Q&A:Property Manager's Office Usage a Conflict?
Q I am the president of a co-op. We had a full time employee as our property manager. I stress the words: full time. My predecessor had a son, who was allowed to go into business with our full time manager. Their company was a building management company and solicited other co-ops. But at the same time, they were using our management office, computer, xerox, fax, stamps, secretary, etc. During this time, our co-op was neglected. Is this a conflict?

—Annoyed President

A “Grounds for termination, maybe. A conflict, no,” says Princeton-based attorney Deborah S. Dunn with the law firm of Stark & Stark, which has offices in New York and New Jersey.

“The property manager, as an employee, has no obligation to the cooperative, other than that associated with a regular employee/employer relationship. The board member has various obligations imposed upon him by virtue of his position on the board. However, it is unlikely that any conduct here rises to a level considered to be a conflict of interest, such that he would have breached his fiduciary duty.

“The law imposes certain requirements, limitations and obligations on those who hold a position on a governing board, whether of a for-profit or not-for-profit company.
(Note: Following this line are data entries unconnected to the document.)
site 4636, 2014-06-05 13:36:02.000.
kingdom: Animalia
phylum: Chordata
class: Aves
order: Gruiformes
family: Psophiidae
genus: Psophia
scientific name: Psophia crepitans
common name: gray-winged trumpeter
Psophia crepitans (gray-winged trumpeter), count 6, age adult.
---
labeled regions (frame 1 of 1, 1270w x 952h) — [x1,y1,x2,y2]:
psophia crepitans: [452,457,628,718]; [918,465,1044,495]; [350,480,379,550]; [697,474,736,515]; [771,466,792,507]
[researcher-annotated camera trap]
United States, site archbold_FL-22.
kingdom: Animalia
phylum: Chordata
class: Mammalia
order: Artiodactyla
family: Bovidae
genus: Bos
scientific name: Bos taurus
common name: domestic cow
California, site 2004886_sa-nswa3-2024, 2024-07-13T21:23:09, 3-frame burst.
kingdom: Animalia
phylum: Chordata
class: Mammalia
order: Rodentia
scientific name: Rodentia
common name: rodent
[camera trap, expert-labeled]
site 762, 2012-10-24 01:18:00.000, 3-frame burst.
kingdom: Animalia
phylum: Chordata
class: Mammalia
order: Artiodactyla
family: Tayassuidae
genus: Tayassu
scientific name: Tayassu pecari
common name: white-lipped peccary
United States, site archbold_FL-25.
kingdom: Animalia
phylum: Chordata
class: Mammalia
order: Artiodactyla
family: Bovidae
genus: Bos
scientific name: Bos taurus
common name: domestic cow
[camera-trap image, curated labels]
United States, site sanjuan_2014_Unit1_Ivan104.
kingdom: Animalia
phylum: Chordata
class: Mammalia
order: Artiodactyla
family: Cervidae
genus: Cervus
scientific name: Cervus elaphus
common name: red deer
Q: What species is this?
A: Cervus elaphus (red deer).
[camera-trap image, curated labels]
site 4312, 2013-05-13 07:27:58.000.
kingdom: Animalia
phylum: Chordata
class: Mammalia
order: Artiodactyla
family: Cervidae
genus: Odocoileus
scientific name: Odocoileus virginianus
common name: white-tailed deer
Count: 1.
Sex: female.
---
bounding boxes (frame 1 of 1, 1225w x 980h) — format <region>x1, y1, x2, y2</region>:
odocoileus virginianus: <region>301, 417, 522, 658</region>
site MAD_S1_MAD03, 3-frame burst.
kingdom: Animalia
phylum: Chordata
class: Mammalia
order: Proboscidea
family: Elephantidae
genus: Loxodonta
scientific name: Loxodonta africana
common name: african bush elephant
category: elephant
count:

In short, a member of the board must discharge his duties in good faith and with the degree of diligence, care and skill that an ordinarily prudent person in a comparable position would exercise under similar circumstances. This duty is commonly referred to as the ‘duty of care.’ In addition to having a duty of care, members of the board have a ‘duty of loyalty.’ That means that no director may undertake an act or omission, which that person knows or believes to be contrary to the best interest of the corporation or its shareholders in connection with any matter in which the board member has a material conflict of interest.

“A board member who conducts corporate affairs in a fraudulent or unconscionable manner, commits self-dealing in an intrinsically unfair transaction, or wastes corporate assets would be considered to have breached his fiduciary duty. Self-dealing occurs when a board member seizes a business opportunity presented to him that creates a conflict of self interest between the corporation and the board member. Board members have the right to rely upon the ‘business judgment rule.’ The business judgment rule provides a legal presumption that, absent self-interest or bad faith, any decision made by members of a board, if made with due care, is not vulnerable to legal challenge.

“Here, apparently the board was aware of the relationship between the property manager and the board member’s son, as well as the activities of both. The board exercised its judgment in permitting the activity and would probably argue that it received some benefit as a result. For example, maybe the property manager charged a lower rate than others in the business, or worked overtime, or was available on the weekends, and in exchange the board permitted him to conduct other business on the side or use coop supplies. If the board was unhappy with the services provided by the property manager or that the coop’s resources were being used for things other than coop business, the board was certainly able to sever the relationship, as it apparently did. In the end, without knowing more details, what you describe is not necessarily improper.”